Que sert d’appuyer ici sur des choses notoires qui ne sont ignorées d’aucun Genevois ? Le Deux-Cent n’est rien par lui-même ; il n’est que le petit Conseil qui reparoît sous une autre forme. Une seule fois il voulut tâcher de secouer le joug de ses maîtres & se donner une existence indépendante, & par cet unique effort l’Etat faillit être renversé. Ce n’est qu’au seul Conseil général, que le Deux-Cent doit encore une apparence d’autorité. Cela se vit bien clairement dans l’époque dont je parle, & cela se verra bien mieux dans la suite, si le petit Conseil parvient à son but : ainsi, quand, de concert avec ce dernier le Deux-Cent travaille à déprimer le Conseil général, il travaille à sa propre ruine ; & s’il croit suivre les brisées du Deux-Cent de Berne, il prend bien grossièrement le change : mais on a presque toujours vu dans ce Corps peu de lumières & moins de courage, & cela ne peut guère être autrement par la manière dont il est rempli.*

[*Ceci s’entend en général & seulement de l’esprit du Corps : car je sais qu’il y a dans le Deux-Cent des membres très-éclairés & qui ne manquent pas de zèle : mais incessamment sous les yeux du petit Conseil, livrés à sa merci, sans appui, sans ressource, & sentant bien qu’ils seroient abandonnés de leur Corps, ils s’abstiennent de tenter des démarches inutiles qui ne feroient que les compromettre & les perdre. Le vile tourbe bourdonne & triomphe : le sage se tait & gémit tout bas.

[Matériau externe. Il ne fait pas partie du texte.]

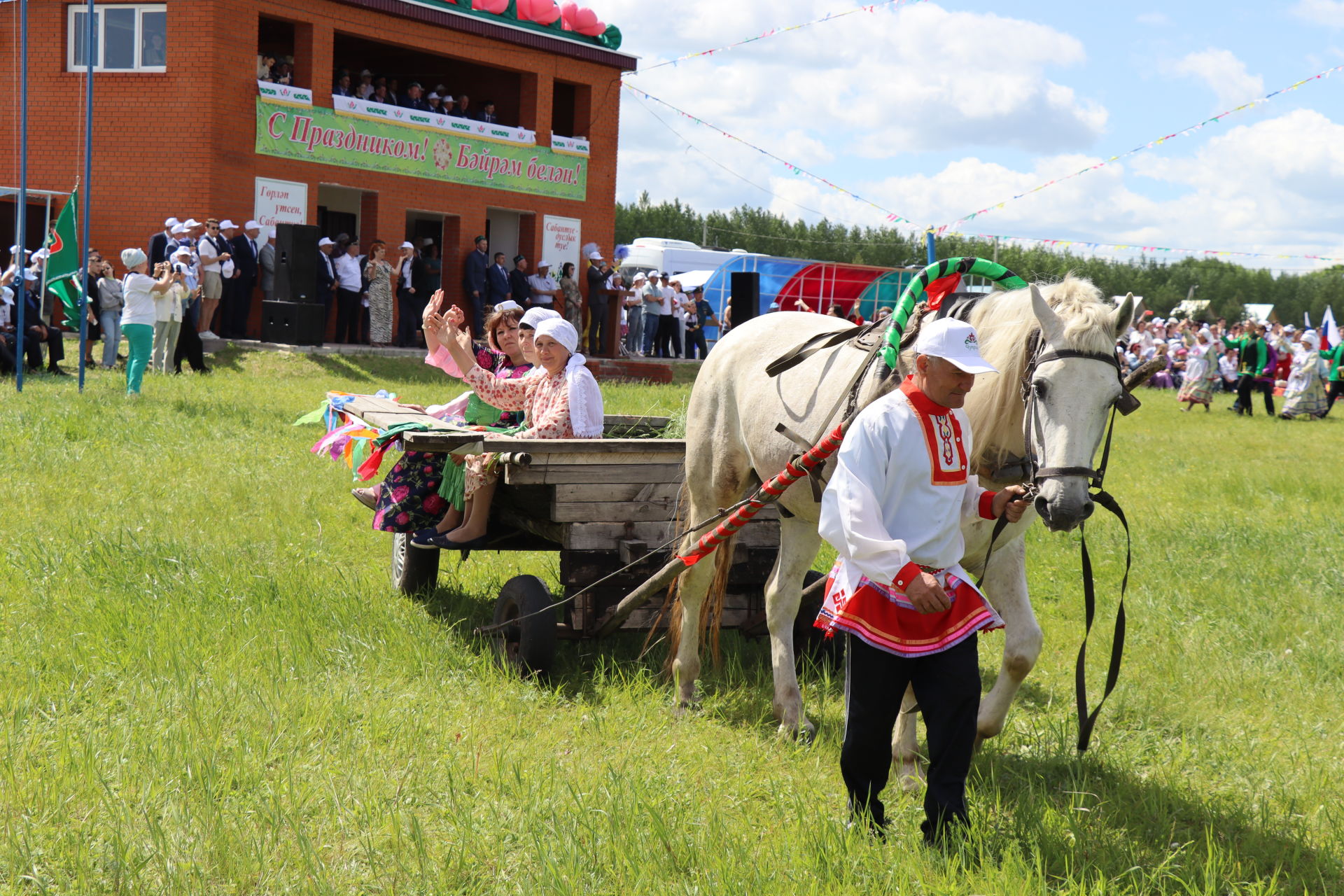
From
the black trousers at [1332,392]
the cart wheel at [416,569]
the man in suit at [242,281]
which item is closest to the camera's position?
the cart wheel at [416,569]

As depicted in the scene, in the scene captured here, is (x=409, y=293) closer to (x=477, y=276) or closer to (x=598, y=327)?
(x=477, y=276)

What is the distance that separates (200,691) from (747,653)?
2815 mm

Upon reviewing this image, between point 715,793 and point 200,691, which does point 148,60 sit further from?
point 715,793

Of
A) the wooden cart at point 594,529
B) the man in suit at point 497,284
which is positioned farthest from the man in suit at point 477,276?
the wooden cart at point 594,529

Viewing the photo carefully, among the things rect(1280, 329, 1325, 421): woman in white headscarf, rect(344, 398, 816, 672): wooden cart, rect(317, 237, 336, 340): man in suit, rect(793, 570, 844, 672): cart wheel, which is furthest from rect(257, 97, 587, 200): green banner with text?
rect(793, 570, 844, 672): cart wheel

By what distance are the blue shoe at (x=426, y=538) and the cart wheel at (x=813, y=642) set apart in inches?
76.8

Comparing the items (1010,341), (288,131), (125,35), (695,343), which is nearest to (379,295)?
(288,131)

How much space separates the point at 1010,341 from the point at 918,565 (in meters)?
0.95

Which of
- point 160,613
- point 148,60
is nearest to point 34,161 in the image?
point 148,60

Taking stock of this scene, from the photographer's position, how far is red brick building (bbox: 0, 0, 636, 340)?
21656 mm

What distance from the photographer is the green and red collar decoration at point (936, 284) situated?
448 cm

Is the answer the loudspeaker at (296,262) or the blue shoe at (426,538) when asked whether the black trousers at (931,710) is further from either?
the loudspeaker at (296,262)

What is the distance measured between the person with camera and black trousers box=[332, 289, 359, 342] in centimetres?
592

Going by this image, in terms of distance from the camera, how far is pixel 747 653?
6.56m
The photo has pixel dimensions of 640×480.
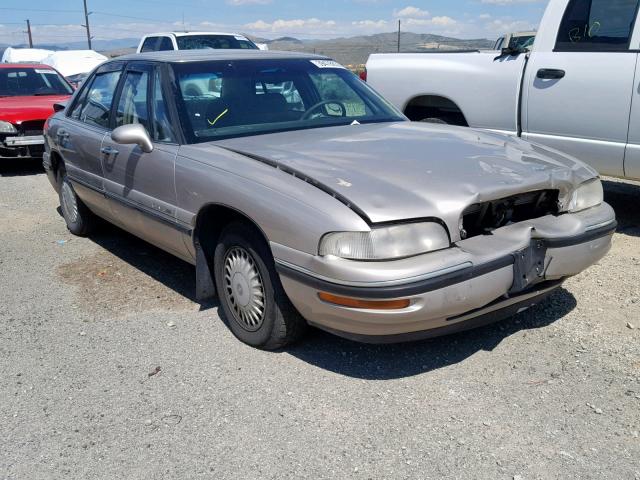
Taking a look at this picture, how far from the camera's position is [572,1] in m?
5.74

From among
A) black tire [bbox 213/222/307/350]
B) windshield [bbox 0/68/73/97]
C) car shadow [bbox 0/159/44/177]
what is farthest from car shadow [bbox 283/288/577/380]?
windshield [bbox 0/68/73/97]

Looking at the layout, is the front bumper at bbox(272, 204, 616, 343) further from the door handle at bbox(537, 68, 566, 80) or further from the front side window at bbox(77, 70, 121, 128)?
the door handle at bbox(537, 68, 566, 80)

Au reste, le Deux-Cent n’a pas toujours été dans le discrédit où il est tombé. Jadis il jouit de la considération publique & de la confiance des Citoyens : aussi lui laissoient-ils sans inquiétude exercer les droits du Conseil général, que le petit Conseil tâcha dès-lors d’attirer à lui par cette voie indirecte. Nouvelle preuve de ce qui sera dit plus bas, que la Bourgeoisie de Geneve est peu remuante & ne cherche guère à s’intriguer des affaires d’Etat.]